Task requirements: Format the part of the records that opens with the line containing "How much distance" and closes with the line containing "17.8 meters" as a Markdown table. Use the columns Row and Line, and give each non-blank line its own numbered row.

(Saved data entries)
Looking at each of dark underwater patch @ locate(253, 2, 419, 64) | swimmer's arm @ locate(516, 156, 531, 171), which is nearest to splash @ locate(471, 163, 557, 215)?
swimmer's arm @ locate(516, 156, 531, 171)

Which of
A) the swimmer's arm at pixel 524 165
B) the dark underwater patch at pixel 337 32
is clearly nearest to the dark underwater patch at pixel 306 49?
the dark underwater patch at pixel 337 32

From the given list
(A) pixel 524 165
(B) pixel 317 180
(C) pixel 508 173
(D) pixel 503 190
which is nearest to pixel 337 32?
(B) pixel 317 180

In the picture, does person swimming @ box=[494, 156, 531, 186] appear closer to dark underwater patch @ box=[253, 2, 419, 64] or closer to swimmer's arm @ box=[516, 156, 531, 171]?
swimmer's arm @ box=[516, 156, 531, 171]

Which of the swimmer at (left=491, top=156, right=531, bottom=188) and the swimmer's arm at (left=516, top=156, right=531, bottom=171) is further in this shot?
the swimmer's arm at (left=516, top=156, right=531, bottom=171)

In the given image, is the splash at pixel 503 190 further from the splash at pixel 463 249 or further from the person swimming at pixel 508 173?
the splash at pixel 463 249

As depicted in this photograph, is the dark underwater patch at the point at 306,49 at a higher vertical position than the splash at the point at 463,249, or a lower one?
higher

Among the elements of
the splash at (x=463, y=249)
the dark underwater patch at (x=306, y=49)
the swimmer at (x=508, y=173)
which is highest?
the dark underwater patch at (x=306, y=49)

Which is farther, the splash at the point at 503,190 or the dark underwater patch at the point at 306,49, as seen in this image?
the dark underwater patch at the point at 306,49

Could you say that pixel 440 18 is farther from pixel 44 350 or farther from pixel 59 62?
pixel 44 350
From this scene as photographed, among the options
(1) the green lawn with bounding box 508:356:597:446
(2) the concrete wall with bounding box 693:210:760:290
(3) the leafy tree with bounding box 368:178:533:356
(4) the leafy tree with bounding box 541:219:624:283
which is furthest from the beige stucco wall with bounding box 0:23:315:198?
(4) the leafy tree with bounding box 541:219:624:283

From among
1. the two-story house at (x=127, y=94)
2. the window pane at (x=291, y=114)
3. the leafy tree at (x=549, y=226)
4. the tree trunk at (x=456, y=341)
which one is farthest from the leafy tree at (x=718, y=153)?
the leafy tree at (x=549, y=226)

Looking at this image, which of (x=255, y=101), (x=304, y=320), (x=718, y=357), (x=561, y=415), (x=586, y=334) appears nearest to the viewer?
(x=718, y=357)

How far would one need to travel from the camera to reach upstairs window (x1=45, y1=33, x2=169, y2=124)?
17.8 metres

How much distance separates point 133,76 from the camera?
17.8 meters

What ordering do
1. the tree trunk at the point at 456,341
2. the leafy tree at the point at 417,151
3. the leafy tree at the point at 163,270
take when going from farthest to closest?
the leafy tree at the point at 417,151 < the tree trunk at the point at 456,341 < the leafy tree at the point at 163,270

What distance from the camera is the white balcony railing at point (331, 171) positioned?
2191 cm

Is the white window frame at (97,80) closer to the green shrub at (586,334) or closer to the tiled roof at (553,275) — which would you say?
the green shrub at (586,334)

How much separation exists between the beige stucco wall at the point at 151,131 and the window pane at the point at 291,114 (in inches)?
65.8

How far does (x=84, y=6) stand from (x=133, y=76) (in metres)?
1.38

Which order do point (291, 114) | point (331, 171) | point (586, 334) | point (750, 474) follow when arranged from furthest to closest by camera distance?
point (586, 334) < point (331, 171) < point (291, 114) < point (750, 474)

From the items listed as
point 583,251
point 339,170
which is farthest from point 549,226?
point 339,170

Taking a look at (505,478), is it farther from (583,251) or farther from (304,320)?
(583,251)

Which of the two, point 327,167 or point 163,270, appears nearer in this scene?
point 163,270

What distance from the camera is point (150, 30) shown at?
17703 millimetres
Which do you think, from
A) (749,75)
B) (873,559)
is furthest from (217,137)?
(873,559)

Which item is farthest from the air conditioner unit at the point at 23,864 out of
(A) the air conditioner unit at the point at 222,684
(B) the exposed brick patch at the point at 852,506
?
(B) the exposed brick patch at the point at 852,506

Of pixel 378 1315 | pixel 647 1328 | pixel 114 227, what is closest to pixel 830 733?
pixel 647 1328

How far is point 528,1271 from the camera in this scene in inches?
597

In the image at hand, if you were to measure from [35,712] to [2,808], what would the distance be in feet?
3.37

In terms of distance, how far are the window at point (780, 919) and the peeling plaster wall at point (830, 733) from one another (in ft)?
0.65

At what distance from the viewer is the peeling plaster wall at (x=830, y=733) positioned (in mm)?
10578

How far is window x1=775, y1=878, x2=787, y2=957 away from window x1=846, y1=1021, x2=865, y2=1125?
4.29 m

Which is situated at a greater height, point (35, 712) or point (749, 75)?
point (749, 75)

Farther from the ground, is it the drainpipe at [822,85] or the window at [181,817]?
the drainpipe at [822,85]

Written solution:
| Row | Line |
|---|---|
| 1 | How much distance separates point 133,76 from the camera? |
| 2 | 17.8 meters |